Reading this book you will be surprised at how the defenses that threatened the RAF were hobbled together. It will make you wonder how much greater the damage might have been if the Germans had changed their priorities, even temporarily. You would be hard-pressed to find another book as good as this one on the topic of German night fighters. I found myself skipping over technical details at times but I know where to find those details if I need them. Lavishly illustrated with black-and-white photographs, maps and organizational information.

Thursday, November 30, 2017

U.S. Army in the Plans Indian Wars 1865-1891 (Five Stars)

Between the Civil War and the Spanish-American War the U.S. Army found itself primarily in the west, fighting the occasional Indian uprising. This book looks at the Army and how it was equipped, trained, armed and deployed for battle. For a small book it is an excellent resource, providing maps of Division of Missouri and the districts which came under it, tables showing the strengths of various U.S. Army regiments and many excellent photographs. It even discusses the doctrinal changes which saw the Army finally adjust to the realities of increased and accurate firepower of the individual trooper and soldier. Definitely earns a permanent spot in my library.
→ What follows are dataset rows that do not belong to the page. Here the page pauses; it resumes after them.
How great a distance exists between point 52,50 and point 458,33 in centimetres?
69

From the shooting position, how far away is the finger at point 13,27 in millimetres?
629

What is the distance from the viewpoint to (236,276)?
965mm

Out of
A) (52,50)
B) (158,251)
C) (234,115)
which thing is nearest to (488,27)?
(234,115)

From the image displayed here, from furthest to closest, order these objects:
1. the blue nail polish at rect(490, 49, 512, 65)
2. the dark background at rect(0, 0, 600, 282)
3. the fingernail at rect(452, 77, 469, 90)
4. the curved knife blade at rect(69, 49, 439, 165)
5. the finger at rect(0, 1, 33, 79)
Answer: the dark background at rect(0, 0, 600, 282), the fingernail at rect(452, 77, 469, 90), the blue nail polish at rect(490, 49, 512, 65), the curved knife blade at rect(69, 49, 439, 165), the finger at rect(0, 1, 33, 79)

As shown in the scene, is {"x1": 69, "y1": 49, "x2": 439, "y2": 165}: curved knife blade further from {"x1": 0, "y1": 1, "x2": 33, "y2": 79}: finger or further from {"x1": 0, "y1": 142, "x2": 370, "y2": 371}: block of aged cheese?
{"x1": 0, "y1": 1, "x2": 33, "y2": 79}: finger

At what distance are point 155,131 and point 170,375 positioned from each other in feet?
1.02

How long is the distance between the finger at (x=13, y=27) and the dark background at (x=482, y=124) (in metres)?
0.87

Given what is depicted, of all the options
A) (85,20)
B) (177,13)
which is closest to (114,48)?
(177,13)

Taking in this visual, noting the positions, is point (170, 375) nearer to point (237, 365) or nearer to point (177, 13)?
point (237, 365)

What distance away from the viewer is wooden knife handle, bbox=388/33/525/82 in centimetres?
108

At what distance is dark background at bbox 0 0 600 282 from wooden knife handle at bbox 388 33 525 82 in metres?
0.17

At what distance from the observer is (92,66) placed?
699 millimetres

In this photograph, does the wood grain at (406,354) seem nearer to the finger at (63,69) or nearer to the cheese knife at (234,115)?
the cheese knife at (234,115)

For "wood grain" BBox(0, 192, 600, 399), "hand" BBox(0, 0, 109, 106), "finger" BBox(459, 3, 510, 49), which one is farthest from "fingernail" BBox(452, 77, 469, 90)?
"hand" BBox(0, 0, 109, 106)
Intercept 1961: The Birth of Soviet Missile Defense (Four Stars)

In 1961 the USSR, after many tries, successfully intercepted a ballistic missile with an anti-ballistic missile. As the author points out, this was a significant success for the Soviets, not just for the achievement itself but for what their scientists learned from the problem: headway was made in communications, computing, radar, rocketry, warhead design, etc.
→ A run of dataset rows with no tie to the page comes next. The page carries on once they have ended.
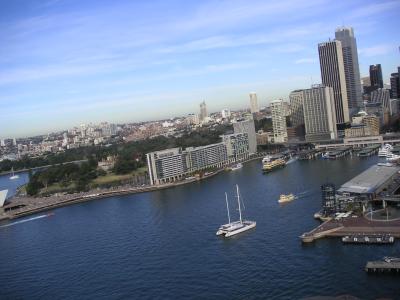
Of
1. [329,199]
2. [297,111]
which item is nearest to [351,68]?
[297,111]

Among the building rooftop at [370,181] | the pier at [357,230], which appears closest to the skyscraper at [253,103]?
the building rooftop at [370,181]

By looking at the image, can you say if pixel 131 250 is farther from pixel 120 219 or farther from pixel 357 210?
pixel 357 210

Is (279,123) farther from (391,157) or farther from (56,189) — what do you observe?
(56,189)

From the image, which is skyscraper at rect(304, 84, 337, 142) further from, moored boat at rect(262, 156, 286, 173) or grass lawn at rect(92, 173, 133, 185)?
grass lawn at rect(92, 173, 133, 185)

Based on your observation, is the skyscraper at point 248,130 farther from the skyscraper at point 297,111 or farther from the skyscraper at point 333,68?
the skyscraper at point 333,68

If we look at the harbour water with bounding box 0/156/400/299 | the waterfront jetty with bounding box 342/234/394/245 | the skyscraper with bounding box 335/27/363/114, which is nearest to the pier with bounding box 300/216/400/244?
the waterfront jetty with bounding box 342/234/394/245
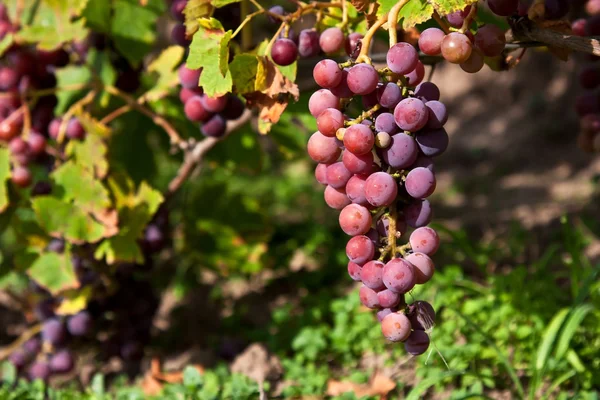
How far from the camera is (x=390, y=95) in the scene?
1.10m

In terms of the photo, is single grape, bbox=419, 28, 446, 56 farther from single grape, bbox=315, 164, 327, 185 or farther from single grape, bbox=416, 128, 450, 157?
single grape, bbox=315, 164, 327, 185

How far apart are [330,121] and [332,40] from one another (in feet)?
1.04

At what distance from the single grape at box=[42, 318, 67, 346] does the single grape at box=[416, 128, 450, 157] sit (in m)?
1.49

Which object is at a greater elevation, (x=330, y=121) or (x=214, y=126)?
(x=330, y=121)

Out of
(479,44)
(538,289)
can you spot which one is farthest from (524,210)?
(479,44)

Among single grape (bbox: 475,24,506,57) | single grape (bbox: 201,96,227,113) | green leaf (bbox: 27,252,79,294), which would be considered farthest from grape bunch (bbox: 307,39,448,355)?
green leaf (bbox: 27,252,79,294)

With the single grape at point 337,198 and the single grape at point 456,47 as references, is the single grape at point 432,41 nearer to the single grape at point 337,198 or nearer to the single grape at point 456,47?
the single grape at point 456,47

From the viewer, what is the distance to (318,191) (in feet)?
11.9

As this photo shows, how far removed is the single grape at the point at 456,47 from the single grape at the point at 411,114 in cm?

The only flaw I find in the book is its redundancy. I have no doubt after reading Intercept that Mr. Gruntman is an expert, maybe even THE expert in the west, on the topic of Soviet ABM design. However, he goes back and forth in several chapters about the exact same topic in the exact same way. He also goes into excrutiating detail about how design bureaus worked in the USSR when I believe there must have been a simpler way to discuss these topics. And he also discusses individuals involved in ABM design which at first seemed to be too much detail but when the reader gets into the internal politics of the Soviet defense budget it makes it clear that petty feuds and disagreements steered Soviet defense thinking.

This book is well illustrated, provides links to online sources and explains a lot about the Moscow defense system. An important addition to anyone's library who is interested in antiaircraft and air defense.
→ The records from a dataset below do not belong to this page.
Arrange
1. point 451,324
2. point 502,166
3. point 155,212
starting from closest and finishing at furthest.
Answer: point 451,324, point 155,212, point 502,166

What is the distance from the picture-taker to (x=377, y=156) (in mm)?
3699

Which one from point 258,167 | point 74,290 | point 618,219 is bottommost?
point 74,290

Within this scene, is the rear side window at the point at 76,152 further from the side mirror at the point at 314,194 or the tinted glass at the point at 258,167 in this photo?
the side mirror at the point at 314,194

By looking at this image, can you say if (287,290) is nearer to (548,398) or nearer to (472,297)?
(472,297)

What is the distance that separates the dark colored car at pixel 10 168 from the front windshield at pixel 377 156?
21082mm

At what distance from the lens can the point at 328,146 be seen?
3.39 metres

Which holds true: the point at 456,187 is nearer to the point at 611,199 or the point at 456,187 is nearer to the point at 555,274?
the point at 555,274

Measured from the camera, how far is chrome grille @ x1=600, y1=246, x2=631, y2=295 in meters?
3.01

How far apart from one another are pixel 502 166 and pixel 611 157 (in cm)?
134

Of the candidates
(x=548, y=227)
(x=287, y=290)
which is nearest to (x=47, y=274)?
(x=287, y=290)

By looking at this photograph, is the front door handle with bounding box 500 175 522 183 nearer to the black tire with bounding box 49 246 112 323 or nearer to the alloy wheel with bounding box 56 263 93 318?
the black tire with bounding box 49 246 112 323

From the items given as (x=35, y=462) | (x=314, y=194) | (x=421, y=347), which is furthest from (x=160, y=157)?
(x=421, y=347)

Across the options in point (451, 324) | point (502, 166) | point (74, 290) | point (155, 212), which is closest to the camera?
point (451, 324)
Fabulous Las Vegas in the 50s (Five Stars)

If you want a fun pop-culture book on Vegas this is probably the one with you. Great pictures of the old casinos, the shows, and other aspects of Las Vegas in the 1950s. Well worth spending time on.

Arcade Fever (Five Stars)

A fun book on the early video games. Absolutely loved it! Very well illustrated with color photos and artwork. I even loved Sellers' descriptions of the games. A great pop culture book.

America's First Great Eclipse (Five Stars)

This is a great book about the 1878 eclipse. This major astronomical event saw the area of totality (total eclipse) move across the American West, placing parts of Texas, Colorado, Wyoming and Montana in total darkness. This was an interesting time of contrasts: the astronomers who wanted to observe the eclipse primarily went to Colorado in part due to its accessibility by railroad. Montana, in contrast, had no astronomical expeditions because not only had the iron rails not reached the territory but the destruction of Custer's command at the Little Big Horn had taken place there in 1876.

Ruskin does an excellent job of describing some of the quirks of this event and descrobes many of the personalities involved, including an all-female expedition and inventor Thomas Edison's attempt to use one of his inventions to study the eclipse. Ruskin discusses the changes then taking place in the field of astronomy and how the Great Eclipse helped to firmly establish America's place in the field. Well-illustrated.